Data608_story4_YR

Author

Yana Rabkova

Published

December 14, 2025

Story 4 - How much do we get paid?

I have introduced the term “Data Practitioner” as a generic job descriptor because we have so many different job role titles for individuals whose work activities overlap including Data Scientist, Data Engineer, Data Analyst, Business Analyst, Data Architect, etc.

For this story we will answer the question, “How much do we get paid?” Your analysis and data visualizations must address the variation in average salary based on role descriptor and state.

This analysis examines compensation patterns for data practitioners in the United States, exploring how salaries vary across roles, experience levels, time periods, and company sizes. Using 2,800 salary records from the Kaggle Data Science Salaries dataset (2020-2024), I analyzed five key data roles: Machine Learning Engineer, Data Architect, Data Scientist, Data Engineer, and Business Intelligence Analyst

Link to the dataset: https://www.kaggle.com/datasets/sazidthe1/data-science-salaries

Role selection significantly impacts earning potential, with specialized technical roles (ML, Architecture) commanding higher compensation. Data Engineers and Data Scientists cluster closely ($150K-$165K median), suggesting these roles are viewed similarly by employers despite different skill focuses

2024 marks a turning point, with most roles showing flat or slightly declining salaries compared to 2023, potentially reflecting broader tech industry corrections, increased talent supply from bootcamps and training programs, and market maturation following pandemic-era rapid growth.
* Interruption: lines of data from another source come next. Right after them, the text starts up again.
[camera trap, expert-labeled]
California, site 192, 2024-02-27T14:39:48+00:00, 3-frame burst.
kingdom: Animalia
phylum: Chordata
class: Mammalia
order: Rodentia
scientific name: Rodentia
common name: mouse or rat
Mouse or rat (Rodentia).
The salaries nearly doubling from Entry-level to Executive-level across all five roles. Entry-level positions cluster between $85K-$118K, with Machine Learning Engineers having a higher salary even at career start ($118K).

While medium and large company categories have robust sample sizes (n=2,641 and n=137 respectively), small company data is extremely limited (n=22), making those findings not as reliable.